If you're not using programs like AutoCAD that require OpenGL support, a Quadro card is severe overkill.  A cheaper 8800GT costs a little over $100 http://www.newegg.com/Product/Product.aspx?Item=N82E16814150315 and is more than sufficient for even hard core gamers.  I think Dell pushes them because the Precision series are "workstation" models typically used by 3D modelling people.

I have not heard of the concept of RAM used like a mirror with respect to video cards.  It is more likely that you can disable various unused ports in the BIOS, which will reduce their footprint in the RAM taken up by hardware.

$3500 for a PC these days is really excessive.  You probably could get a $2000 machine custom built that would be at least as fast.  I and a number of other experts could configure such a setup easily.

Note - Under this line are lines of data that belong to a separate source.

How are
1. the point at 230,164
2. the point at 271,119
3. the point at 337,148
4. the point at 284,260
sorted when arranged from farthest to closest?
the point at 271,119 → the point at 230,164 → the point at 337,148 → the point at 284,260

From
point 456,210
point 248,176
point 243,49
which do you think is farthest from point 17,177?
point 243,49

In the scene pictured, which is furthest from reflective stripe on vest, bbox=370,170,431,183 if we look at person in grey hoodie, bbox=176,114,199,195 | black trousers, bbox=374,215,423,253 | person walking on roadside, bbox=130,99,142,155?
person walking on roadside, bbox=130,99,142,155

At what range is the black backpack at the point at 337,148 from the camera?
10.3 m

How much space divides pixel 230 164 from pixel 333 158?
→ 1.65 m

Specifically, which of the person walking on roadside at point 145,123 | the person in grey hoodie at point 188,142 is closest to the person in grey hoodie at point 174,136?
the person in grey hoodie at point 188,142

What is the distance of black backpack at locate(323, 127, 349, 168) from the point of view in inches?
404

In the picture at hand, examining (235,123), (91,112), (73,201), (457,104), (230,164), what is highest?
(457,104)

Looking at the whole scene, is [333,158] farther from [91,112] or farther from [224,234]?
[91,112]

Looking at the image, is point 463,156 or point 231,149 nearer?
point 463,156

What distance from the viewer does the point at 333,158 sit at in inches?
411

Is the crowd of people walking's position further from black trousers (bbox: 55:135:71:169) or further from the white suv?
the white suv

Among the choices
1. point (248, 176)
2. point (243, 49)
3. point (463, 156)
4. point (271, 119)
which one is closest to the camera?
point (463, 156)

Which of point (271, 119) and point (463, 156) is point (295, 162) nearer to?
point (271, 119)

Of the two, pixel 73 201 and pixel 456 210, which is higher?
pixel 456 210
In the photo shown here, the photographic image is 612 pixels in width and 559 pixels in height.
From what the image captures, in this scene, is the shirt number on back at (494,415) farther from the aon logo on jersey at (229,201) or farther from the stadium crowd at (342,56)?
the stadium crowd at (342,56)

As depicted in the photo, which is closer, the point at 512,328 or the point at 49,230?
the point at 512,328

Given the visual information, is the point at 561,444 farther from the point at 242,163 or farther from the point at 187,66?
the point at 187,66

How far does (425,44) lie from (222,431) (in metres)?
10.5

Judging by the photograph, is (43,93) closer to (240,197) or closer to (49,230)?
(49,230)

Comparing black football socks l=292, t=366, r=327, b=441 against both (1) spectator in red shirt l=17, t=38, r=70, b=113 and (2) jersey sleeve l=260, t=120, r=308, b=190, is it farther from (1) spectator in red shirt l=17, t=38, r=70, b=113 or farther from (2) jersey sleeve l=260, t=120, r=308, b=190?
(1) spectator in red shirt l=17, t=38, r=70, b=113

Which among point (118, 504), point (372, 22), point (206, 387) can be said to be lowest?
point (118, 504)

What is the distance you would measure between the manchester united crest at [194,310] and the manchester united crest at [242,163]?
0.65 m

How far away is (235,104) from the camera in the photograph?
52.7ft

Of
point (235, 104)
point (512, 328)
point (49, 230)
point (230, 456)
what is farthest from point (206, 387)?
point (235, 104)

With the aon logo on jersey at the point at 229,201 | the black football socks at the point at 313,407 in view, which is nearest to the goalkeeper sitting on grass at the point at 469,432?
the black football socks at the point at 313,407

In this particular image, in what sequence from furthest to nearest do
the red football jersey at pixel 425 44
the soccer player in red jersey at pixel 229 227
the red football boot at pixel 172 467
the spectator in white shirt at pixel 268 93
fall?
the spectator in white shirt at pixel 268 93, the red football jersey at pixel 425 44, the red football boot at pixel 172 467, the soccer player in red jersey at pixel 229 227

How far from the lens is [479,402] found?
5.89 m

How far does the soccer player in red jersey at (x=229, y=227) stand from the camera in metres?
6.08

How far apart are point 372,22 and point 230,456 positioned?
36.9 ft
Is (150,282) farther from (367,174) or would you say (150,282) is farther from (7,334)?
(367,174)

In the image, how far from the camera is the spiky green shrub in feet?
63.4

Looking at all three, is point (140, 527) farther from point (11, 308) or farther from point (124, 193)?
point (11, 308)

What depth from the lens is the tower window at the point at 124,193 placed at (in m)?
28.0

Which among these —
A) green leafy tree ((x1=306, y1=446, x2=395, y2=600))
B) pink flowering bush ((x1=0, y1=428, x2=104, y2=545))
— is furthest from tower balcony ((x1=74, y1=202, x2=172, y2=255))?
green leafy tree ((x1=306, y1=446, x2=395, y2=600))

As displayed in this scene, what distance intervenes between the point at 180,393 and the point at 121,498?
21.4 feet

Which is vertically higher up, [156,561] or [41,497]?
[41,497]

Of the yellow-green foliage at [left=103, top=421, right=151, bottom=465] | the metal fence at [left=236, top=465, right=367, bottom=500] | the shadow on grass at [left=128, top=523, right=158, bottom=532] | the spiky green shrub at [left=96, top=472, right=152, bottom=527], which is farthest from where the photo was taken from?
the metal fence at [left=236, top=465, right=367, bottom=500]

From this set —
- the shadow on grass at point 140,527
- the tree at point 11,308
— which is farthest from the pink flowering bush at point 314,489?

The IT guy out here said it is called shadowing.  Sorry my mistake.  I will once again try speaking with Dell IT tonight to see if they know about this. You know Dell really should tell their customers about the Ram/video card problem.  I'm sure there are 1000's of people who own dell computers and don't even know this.  If I had been told this prior to my purchase I would have opted for the smaller video card. Well live and learn I guess.  Once again thank you so much for all your help.  I will keep you updated about what if anything is done.
Aha, ROM shadowing is something that is well-known: http://www.pcguide.com/ref/ram/umaShadowing-c.html.  However, it was mainly used with older 16-bit systems mapping the C000h to C800h region for BIOS calls to speed programs up.  These days, most programs use 32-bit video drivers to run faster and the 16-bit ROM access is no longer desirable.  Disable it if it is enabled.